Spatial reasoning records:

.....

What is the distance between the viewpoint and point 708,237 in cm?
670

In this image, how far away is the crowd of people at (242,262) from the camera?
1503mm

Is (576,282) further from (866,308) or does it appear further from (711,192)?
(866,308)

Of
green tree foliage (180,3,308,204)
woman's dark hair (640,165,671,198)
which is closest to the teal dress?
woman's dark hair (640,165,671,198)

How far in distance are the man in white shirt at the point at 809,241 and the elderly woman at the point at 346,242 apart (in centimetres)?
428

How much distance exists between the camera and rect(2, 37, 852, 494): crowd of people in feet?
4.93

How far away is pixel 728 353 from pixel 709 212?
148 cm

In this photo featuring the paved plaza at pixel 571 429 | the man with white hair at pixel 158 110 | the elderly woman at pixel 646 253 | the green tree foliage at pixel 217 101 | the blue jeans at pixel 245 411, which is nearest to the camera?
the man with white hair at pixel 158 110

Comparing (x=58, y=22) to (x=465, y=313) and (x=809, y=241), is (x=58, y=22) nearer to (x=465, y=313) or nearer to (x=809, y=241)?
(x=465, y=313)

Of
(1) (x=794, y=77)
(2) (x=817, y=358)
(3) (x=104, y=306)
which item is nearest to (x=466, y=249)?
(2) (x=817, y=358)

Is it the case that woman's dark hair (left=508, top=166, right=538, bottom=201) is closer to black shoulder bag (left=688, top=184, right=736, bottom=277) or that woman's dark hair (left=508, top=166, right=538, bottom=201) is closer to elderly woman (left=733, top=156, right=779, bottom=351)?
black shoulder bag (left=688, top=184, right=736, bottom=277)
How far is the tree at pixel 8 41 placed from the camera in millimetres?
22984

.....

> _Set task_
Return all of the lines above exactly as they appear, without any changes.

> _The solution_
What is the distance between the viewpoint and point 708,237 in cm?
670

In this image, how far away is the crowd of people at (242,262) from the camera?
1503mm

Is (576,282) further from (866,308) or does it appear further from (711,192)?
(866,308)

Of
green tree foliage (180,3,308,204)
woman's dark hair (640,165,671,198)
which is closest to the teal dress?
woman's dark hair (640,165,671,198)

How far in distance are the man in white shirt at the point at 809,241 and the elderly woman at the point at 346,242 apart (in centimetres)?
428

How much distance exists between the camera and rect(2, 37, 852, 494): crowd of people in feet?
4.93

How far away is pixel 728 353 from pixel 709 212?
148 cm

In this photo featuring the paved plaza at pixel 571 429 | the man with white hair at pixel 158 110 | the elderly woman at pixel 646 253 | the green tree foliage at pixel 217 101 | the blue jeans at pixel 245 411, which is nearest to the camera?
the man with white hair at pixel 158 110

Comparing (x=58, y=22) to (x=465, y=313) and (x=809, y=241), is (x=58, y=22) nearer to (x=465, y=313) or nearer to (x=809, y=241)?
(x=465, y=313)

Of
(1) (x=794, y=77)
(2) (x=817, y=358)
(3) (x=104, y=306)
which item is nearest to (x=466, y=249)?
(2) (x=817, y=358)

Is it the case that woman's dark hair (left=508, top=166, right=538, bottom=201) is closer to black shoulder bag (left=688, top=184, right=736, bottom=277) or that woman's dark hair (left=508, top=166, right=538, bottom=201) is closer to elderly woman (left=733, top=156, right=779, bottom=351)?
black shoulder bag (left=688, top=184, right=736, bottom=277)
How far is the tree at pixel 8 41 placed from the camera in millimetres?
22984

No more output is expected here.